Military feared independent reviews of Bradley’s treatment
Quantico’s base commander testified about internal discussions about Bradley’s detention conditions, why Quantico wasn’t fit to detain him in the first place, and the response to Bradley’s complaints about abusive treatment. See day 2 notes, and day 3 notes.
By Nathan Fuller, Bradley Manning Support Network. November 27, 2012.
Quantico base commander Col. Daniel Choike revealed in testimony today that the military barred or delayed independent analyses of PFC Bradley Manning’s abusive confinement, claiming that Bradley’s defense could “exploit” such a review in the press, and instead sought reviews that would confirm and justify the military’s handling of the young private.
Col. Choike answered defense lawyer David Coombs’ questions for nearly eight hours today at Ft. Meade, Maryland, during the defense’s Article 13 motion to dismiss charges based on unlawful pretrial punishment that Bradley endured for more than nine months at Quantico.
When the former Security Battalion Commander in charge of Quantico, Col. Robert G. Oltman, and Col. Choike discussed an independent mental health professional’s impending visit to the Marine brig, the two expressed reservations about what the review would conclude. Col. Choike asked if the visit could be blocked or pushed back, and Col. Oltman assured him that this could be “easily done with an email.”

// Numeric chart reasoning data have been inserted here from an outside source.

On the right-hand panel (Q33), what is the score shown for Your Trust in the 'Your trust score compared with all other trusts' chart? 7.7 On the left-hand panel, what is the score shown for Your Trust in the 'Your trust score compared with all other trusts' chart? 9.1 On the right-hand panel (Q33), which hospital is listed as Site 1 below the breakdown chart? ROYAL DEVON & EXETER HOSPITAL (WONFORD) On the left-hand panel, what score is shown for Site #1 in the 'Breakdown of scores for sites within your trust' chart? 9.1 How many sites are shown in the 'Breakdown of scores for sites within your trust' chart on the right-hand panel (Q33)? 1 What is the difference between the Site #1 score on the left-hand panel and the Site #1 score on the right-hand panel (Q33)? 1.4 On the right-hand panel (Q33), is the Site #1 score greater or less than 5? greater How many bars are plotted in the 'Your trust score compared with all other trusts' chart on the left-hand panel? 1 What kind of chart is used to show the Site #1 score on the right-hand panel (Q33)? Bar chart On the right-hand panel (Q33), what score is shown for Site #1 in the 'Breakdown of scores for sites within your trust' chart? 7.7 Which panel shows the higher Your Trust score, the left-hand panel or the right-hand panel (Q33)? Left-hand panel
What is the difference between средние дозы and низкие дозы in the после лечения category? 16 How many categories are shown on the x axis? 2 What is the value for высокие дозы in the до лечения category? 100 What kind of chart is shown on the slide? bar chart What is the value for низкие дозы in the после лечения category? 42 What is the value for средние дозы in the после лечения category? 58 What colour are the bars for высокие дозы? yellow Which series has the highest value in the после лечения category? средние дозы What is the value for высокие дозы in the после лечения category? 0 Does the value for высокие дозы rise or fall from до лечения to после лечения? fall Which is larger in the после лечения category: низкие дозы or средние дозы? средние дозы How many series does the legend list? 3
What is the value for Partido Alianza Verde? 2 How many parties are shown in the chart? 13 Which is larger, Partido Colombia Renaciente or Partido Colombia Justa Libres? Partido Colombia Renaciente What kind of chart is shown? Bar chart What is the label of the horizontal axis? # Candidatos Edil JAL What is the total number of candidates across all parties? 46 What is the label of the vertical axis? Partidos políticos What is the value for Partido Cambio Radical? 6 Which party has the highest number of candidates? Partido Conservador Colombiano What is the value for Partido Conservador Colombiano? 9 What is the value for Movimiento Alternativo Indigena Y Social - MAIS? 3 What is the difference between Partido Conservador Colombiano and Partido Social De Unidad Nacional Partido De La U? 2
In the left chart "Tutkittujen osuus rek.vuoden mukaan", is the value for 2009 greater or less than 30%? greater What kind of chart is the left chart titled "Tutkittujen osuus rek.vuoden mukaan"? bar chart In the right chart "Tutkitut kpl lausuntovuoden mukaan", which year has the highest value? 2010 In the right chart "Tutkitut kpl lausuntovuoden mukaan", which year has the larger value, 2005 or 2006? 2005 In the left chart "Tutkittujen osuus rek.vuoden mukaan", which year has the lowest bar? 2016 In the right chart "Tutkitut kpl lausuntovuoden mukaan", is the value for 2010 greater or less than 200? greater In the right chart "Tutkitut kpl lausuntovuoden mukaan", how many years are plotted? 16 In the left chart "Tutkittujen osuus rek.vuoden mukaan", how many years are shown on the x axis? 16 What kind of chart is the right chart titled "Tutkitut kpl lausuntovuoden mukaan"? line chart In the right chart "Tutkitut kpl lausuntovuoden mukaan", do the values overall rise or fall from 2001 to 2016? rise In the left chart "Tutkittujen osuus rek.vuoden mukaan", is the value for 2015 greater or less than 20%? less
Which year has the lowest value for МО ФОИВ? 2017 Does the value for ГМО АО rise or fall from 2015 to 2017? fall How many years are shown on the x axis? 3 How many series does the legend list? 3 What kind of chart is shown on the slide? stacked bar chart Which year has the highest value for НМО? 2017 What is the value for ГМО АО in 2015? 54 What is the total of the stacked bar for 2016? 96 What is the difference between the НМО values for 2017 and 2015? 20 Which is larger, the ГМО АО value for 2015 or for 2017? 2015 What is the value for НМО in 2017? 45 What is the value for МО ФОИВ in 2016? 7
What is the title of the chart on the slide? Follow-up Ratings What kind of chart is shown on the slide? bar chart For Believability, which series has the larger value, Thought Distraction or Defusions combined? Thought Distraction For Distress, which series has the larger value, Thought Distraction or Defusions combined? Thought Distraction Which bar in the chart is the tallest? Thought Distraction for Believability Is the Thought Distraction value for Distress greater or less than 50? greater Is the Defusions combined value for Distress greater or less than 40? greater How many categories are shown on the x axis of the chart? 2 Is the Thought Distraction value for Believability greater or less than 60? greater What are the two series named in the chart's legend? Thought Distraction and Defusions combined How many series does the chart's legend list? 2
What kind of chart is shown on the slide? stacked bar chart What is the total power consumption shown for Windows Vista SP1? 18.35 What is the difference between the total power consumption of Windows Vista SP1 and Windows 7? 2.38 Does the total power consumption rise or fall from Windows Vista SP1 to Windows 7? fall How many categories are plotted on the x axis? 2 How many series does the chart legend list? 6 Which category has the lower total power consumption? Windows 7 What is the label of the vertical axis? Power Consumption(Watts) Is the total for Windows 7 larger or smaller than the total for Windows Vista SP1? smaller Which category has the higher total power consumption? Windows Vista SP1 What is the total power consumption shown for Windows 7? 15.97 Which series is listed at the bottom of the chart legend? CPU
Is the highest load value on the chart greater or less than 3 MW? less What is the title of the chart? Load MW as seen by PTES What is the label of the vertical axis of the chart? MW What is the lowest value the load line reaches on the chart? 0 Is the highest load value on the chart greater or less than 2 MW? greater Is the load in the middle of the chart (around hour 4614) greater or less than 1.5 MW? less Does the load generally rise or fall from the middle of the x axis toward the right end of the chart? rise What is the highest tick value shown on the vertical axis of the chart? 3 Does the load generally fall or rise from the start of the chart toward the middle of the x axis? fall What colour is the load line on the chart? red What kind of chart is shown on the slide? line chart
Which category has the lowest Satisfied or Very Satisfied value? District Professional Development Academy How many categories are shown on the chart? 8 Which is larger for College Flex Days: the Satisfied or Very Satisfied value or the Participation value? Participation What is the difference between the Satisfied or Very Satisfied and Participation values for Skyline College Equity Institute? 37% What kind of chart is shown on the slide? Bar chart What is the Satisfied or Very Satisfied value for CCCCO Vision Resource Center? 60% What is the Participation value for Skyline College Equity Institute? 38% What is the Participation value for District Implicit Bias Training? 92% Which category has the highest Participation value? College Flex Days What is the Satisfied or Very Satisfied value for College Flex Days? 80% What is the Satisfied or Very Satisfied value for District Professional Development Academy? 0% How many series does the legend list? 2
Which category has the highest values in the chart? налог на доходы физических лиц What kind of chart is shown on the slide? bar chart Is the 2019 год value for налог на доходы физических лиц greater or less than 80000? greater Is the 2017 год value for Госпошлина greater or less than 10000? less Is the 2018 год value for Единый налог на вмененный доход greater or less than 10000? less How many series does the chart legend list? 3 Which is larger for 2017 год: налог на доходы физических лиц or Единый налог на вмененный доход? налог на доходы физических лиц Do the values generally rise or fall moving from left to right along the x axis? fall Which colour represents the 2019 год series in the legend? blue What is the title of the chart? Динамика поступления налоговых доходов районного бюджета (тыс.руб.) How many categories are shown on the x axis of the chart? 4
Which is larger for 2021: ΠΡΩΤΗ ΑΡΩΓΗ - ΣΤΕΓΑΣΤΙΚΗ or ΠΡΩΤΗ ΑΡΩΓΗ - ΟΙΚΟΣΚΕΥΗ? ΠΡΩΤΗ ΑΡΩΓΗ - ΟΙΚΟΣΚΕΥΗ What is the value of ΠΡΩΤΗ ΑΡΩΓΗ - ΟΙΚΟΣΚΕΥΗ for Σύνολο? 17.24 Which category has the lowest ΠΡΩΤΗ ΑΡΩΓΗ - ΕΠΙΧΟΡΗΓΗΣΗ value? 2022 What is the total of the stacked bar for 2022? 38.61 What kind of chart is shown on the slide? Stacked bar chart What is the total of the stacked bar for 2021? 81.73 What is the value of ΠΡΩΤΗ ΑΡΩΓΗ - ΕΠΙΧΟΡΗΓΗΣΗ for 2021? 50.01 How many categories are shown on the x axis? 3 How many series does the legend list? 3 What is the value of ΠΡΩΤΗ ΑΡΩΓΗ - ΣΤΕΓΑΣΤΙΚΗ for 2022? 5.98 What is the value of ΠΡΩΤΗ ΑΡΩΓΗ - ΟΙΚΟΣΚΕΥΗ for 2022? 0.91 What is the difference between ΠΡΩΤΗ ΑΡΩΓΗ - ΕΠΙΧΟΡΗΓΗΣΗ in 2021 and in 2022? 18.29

In emails, Col. Choike attempted to justify this position, saying, “armchair quarterbacks are not welcome,” and that whoever reviewed the confinement would need “expertise” to understand the command structure and why the military needed to keep Bradley on Prevention of Injury watch. When Bradley’s defense brought an Article 138 Complaint (a complaint any member of the Armed Forces can make against his or her commanding officer), the military assigned the Marines’ own Chief Warrant Officer 5 Abel Galaviz to investigate the conditions, despite the fact that Galaviz and his superior officers had already been involved with and approved of Bradley’s confinement status.
Col. Choike testified at length about his specific role in reviewing and maintaining Bradley’s maximum security, the collective refusal to listen to brig psychiatrists’ recommendations for medium security, and just how involved three-star General George Flynn was in directing Bradley’s confinement.
Earlier this fall we learned that Gen. Flynn oversaw Bradley’s confinement from the Pentagon. Today, Col. Choike revealed that Gen. Flynn primarily wanted to be notified of changes in Manning’s status or new elements regarding his conditions before the media got wind of them, so that he could control the narrative regarding Bradley’s conditions, or, as Col. Choike said today, be “ahead of the disinformation campaign.”
Later in the testimony, Col. Choike discussed how Gen. Flynn worked to make sure that if “something happened” to Bradley, meaning if he were to harm himself, “Quantico would not be left holding the bag.”
Col. Choike also revealed, near the day’s end, that he didn’t believe from the start that Bradley should have been kept at Quantico. The Marine brig, which had recently been in transition from a post-trial to a pre-trial confinement facility, was meant for short-term detention. Government lawyers told Col. Choike early on that they expected Bradley’s trial to last nearly two years, and Col. Choike told his superiors that he didn’t think Quantico was adequately resourced to hold Bradley for that long, and that Bradley shouldn’t be held there for more than 90 days at most. The military ignored Col. Choike’s qualms, clearly to Bradley’s detriment.
Another revealing bit: in reviewing the hundreds of emails among Quantico officials with Col. Choike, Coombs stopped upon one email from an unnamed brig official who, when Bradley was forced to remove his underwear and stand naked against his will, emailed a mocking Dr. Seuss version of the events:
“I can wear them in a box,
I can wear them with a fox,
I can wear them in the day,
I can wear them so I say,
But I can’t wear them at night,
My comments gave the staff a fright.”
“Col. Choike,” Coombs asked after reading the poem aloud. “Do you think the subject of the removal of his underwear was a joking matter?”